**TASK PROMPT:** Transcribe the rows from the line containing "Looking at the image, which" up to and including the line containing "Answer: point (55, 178)", reproducing each line without changes.

__________________________________________________

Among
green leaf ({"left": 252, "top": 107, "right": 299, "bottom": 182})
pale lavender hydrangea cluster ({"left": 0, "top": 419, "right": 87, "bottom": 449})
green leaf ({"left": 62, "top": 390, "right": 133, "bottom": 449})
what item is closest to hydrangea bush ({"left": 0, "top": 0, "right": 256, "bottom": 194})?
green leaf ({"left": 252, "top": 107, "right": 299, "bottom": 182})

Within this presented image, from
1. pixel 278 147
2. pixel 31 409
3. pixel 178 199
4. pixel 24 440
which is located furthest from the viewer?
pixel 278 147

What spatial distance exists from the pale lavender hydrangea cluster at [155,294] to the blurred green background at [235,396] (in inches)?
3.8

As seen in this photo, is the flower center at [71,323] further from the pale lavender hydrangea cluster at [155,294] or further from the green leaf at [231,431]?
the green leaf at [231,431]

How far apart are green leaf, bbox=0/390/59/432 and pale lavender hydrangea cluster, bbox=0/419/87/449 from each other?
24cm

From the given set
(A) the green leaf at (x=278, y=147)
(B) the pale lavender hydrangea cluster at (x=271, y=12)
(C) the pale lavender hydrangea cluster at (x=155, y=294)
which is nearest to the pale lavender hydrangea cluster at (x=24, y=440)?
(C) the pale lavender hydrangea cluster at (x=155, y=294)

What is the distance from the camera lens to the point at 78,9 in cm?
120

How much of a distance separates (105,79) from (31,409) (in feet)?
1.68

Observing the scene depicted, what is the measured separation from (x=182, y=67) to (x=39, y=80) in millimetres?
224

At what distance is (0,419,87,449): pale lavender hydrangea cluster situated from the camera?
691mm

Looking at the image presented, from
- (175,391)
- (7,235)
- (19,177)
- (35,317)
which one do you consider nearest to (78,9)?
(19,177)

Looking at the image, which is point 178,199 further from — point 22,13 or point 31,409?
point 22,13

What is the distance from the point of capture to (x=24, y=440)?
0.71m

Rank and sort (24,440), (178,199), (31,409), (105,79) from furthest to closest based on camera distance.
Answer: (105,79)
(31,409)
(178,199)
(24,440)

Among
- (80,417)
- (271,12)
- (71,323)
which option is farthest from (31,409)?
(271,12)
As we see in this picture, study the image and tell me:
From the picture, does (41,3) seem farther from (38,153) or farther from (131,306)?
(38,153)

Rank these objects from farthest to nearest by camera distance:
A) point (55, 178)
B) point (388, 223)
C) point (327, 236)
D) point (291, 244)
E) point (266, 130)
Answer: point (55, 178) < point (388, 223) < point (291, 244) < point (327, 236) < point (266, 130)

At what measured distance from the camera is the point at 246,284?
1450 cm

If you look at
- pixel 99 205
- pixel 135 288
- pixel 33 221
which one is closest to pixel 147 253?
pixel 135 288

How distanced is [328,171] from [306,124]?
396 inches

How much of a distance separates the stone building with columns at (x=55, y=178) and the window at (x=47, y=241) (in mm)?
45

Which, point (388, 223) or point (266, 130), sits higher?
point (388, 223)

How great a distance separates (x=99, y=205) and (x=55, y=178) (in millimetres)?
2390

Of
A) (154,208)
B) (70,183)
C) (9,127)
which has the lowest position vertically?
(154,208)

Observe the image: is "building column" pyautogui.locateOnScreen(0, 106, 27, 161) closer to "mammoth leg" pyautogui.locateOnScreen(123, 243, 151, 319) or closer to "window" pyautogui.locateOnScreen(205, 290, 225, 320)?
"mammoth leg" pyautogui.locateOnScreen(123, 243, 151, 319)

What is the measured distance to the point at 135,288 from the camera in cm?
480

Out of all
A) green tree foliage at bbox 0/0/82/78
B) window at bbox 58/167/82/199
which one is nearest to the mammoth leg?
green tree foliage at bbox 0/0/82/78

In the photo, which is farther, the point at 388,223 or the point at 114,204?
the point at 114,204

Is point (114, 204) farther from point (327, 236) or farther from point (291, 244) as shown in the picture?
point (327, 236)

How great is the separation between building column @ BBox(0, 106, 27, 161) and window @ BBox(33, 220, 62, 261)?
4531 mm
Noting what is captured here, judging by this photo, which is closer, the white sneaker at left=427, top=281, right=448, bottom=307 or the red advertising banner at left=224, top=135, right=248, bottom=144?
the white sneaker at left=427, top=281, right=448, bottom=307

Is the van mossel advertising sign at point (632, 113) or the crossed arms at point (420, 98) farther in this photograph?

__________________________________________________

**SOLUTION:**
Looking at the image, which is point 178,199 further from — point 22,13 or point 31,409?
point 22,13

What is the distance from the point of capture to (x=24, y=440)?
0.71m

Rank and sort (24,440), (178,199), (31,409), (105,79) from furthest to closest based on camera distance.
Answer: (105,79)
(31,409)
(178,199)
(24,440)

Among
- (80,417)
- (271,12)
- (71,323)
which option is farthest from (31,409)?
(271,12)
As we see in this picture, study the image and tell me:
From the picture, does (41,3) seem farther from (38,153) or farther from (131,306)?
(38,153)

Rank these objects from farthest to nearest by camera distance:
A) point (55, 178)
B) point (388, 223)
C) point (327, 236)
D) point (291, 244)
E) point (266, 130)
Answer: point (55, 178) < point (388, 223) < point (291, 244) < point (327, 236) < point (266, 130)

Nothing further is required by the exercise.